The Dodgers rank eighth in the league with a .250 team batting average, but are next-to-last in runs scored, 13th in runners stranded, 15th in slugging percentage and 10th in on-base percentage. They've been shut out 10 times, exceeded only by San Diego and Washington.
Add it up and it resulted in the subtraction of the 64-year-old Pentland, a quiet but popular teacher who took the fall.
General manager Ned Colletti said he and Mattingly talked about making a change at the All-Star break, but held off hoping that the offense would awaken. It didn't.
Colletti said the decision stemmed from a combination of Pentland and the lack of production, not just one or the other or any communication breakdown.
He said he was hopeful it would shake up his club's hitters. This is the third midseason change of hitting coaches in Colletti's six years as GM. He also replaced Eddie Murray with Bill Mueller in 2007 and Mike Easler with Mattingly in 2008.
"It's a lack of results, and in some cases a lack of focus," said Colletti. "You hope with a new voice, somebody sees that a good man was let go and you point to yourself that I've got to be better at what I do.
"We don't lack for talent. Are we the '27 Yankees? No. Look at the offensive production of the club and certainly some guys have fallen short, not of expectations not warranted but by the type of performance of the past. This is not about blame. It's being a new voice and a realization that it's got to be better."
Colletti and Mattingly praised Pentland as a master of the swing and a passionate teacher. Mattingly seemed to take the decision especially hard and was noticeably red-eyed Tuesday night, knowing of the upcoming announcement.
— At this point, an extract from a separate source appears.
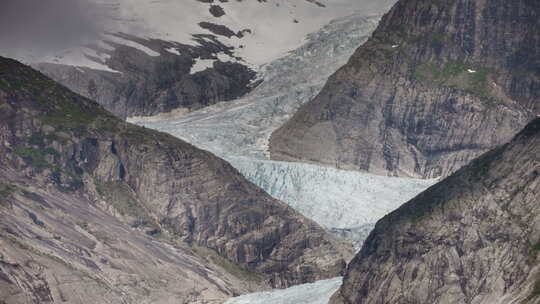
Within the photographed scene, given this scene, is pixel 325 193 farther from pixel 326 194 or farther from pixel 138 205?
pixel 138 205

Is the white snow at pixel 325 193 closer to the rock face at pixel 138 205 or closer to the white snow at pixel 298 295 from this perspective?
the rock face at pixel 138 205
"As a player, you've got to know we didn't get our job done," he said. "I know somebody takes the fall, somebody will take the hit. It always made me feel horrible. I know it wasn't their fault. He did everything he could do to help them. It doesn't mean he's not trying or not capable. It's just his voice isn't being heard and it gets down to the bottom line."
Pentland was not in the meeting or available to reporters. Mattingly said "he was hurt, no doubt about it" when told.
Andre Ethier, hitting .299 but lacking the power of his best seasons, said, "It's unfair to lay the blame on one person." He said if dismissing the hitting coach is meant to awaken the offense, it's a stretch.
"We know what's going on isn't acceptable," he said. "If they think anyone in here doesn't think that, they don't have the priorities right. We just have to figure out a way to do it different.
"As a player, you feel responsible for all the things that led to this -- the way the season has been to individual wins to not producing offensively. Guys like Pent have to be the scapegoat; they're put out front."
Aaron Miles, whose .311 average took him from a bench player to an almost-starter, agreed.
"There's not a guy on the team that doesn't feel at least somewhat partly to blame because this is us out there doing it," Miles said. "Hitting coach is the toughest job in baseball. Credit is hard to come by when we're doing well and we do badly and the guy gets the finger pointed at him.
"He's a good hitting coach. This is tough for everybody today. He's very well liked and we know the blame doesn't rest totally on him. It rests on everybody."
Pentland previously served as hitting coach with the Mariners, Royals and Cubs.